Nel panorama complesso della dieta mediterranea un posto di rilievo è occupato dall filiera dell’olio di oliva. Si tratta in effetti di un genere di grasso vegetale assolutamente compatibile con una corretta alimentazione, come mettono in mostra anche tanti progetti sbarcati nel frattempo nelle scuole.
A tal proposito l’olio d’oliva ottenuto dalla sola lavorazione ,meccanica o fisica delle olive, nel corso del 2006, ha abbattuto il muro del miliardo di euro di esportazione, con un aumento rispetto al 2005, di quasi l’11 per cento. In questo modo l’Italia si conferma leader mondiale del settore oleolivicolo rispetto a tutti i relativi parametri economici ad esclusione di quello della produzione, ormai saldamente in mano alla Spagna che, negli ultimi 20 anni, a fronte di una media costante italiana di 6 milioni di quintali, è balzata da tre a oltre 10 milioni di quintali l’anno. E’ quanto sottolinea la Cia-Confederazione italiana agricoltori sulla base dei dati Istat sul commercio estero dell’olio d’oliva nel 2006, dai quali viene anche evidenziata una notevole diminuzione delle quantità esportate ed il raggiungimento di un numero di paese inferiore a quello degli scorsi anni.
Se importiamo olio dai nostri maggiori fornitori, nell’ordine Spagna, Grecia, Tunisia, Turchia, Siria e Marocco soprattutto per soddisfare -continua la Cia- i consumi interni, ne esportiamo quasi altrettanto, ma di valore e qualità superiori.
Il primo mercato di esportazione è rappresentato dagli Stati Uniti che, nel 2006, hanno acquistato olio italiano per oltre un milione e 200 mila quintali ed un valore di quasi 500 milioni di euro, seguiti dalla Germania con più di 376 mila quintali per un valore di 167.405.153 euro e, quindi Francia, Giappone, Regno Unito, Canada, Australia, Svizzera, Olanda e Belgio.

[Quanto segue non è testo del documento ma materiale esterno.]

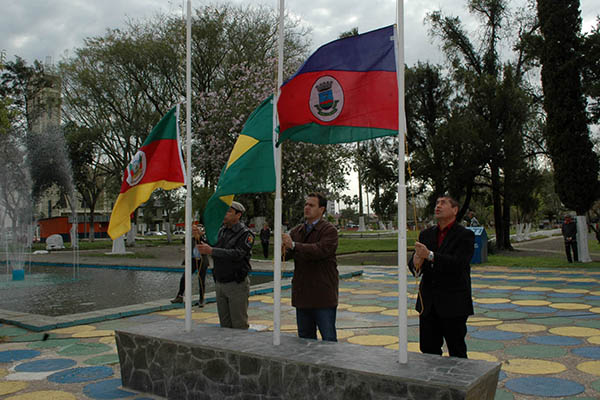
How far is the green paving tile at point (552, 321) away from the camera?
24.0 ft

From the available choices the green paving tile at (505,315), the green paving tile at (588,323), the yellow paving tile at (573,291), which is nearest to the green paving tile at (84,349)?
the green paving tile at (505,315)

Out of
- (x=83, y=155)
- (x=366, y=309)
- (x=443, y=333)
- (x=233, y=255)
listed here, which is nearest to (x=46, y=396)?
(x=233, y=255)

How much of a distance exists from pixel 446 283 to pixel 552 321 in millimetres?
4629

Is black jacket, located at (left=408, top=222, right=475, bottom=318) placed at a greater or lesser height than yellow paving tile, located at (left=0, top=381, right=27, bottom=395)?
greater

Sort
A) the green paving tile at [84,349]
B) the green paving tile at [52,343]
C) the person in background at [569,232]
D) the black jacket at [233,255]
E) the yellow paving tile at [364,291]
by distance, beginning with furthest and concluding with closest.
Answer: the person in background at [569,232]
the yellow paving tile at [364,291]
the green paving tile at [52,343]
the green paving tile at [84,349]
the black jacket at [233,255]

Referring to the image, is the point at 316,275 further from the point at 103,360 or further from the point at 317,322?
the point at 103,360

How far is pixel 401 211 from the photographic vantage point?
140 inches

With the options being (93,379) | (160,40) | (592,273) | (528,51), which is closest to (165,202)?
(160,40)

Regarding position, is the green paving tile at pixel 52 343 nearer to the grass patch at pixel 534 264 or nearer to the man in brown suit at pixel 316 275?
the man in brown suit at pixel 316 275

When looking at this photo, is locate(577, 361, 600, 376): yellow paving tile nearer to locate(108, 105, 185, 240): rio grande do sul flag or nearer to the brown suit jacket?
the brown suit jacket

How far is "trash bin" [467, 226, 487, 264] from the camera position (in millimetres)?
16516

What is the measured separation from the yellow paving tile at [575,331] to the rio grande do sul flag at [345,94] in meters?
A: 4.67

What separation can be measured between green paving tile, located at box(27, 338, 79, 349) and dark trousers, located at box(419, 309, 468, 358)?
5.20 meters

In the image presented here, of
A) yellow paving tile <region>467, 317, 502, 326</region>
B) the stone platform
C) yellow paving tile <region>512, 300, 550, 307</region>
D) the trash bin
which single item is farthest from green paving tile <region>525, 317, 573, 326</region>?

Ottimi risultati sono stati conseguiti nei Paesi dell’Est nuovi membri dell’Unione europea come, Polonia, Romania, Ungheria, Repubblica Ceca, Estonia e Bulgaria, nonché in Russia, Ucraina e Bielorussia e nei Paesi emergenti quali Cina, Brasile e Messico.
In definitiva -rileva la Cia- luci e ombre si alternano e si compensano in un settore che, accanto ai buoni risultati nelle esportazioni, non ha saputo stare al passo dal punto di vista della organizzazione produttiva e la cui competitività internazionale dipende più da fatti occasionali che non da una perseguita programmazione di sviluppo.
Per non mettere a repentaglio le buone possibilità di sviluppo d uno dei fiori all’occhiello del “made in Italy” è perciò necessario -conclude la Cia- agire bene e in fretta, d’intesa fra le istituzione e il mondo produttivo, prima che tutti gli spazi vengano conquistati dalla Spagna il nostro maggiore competitore.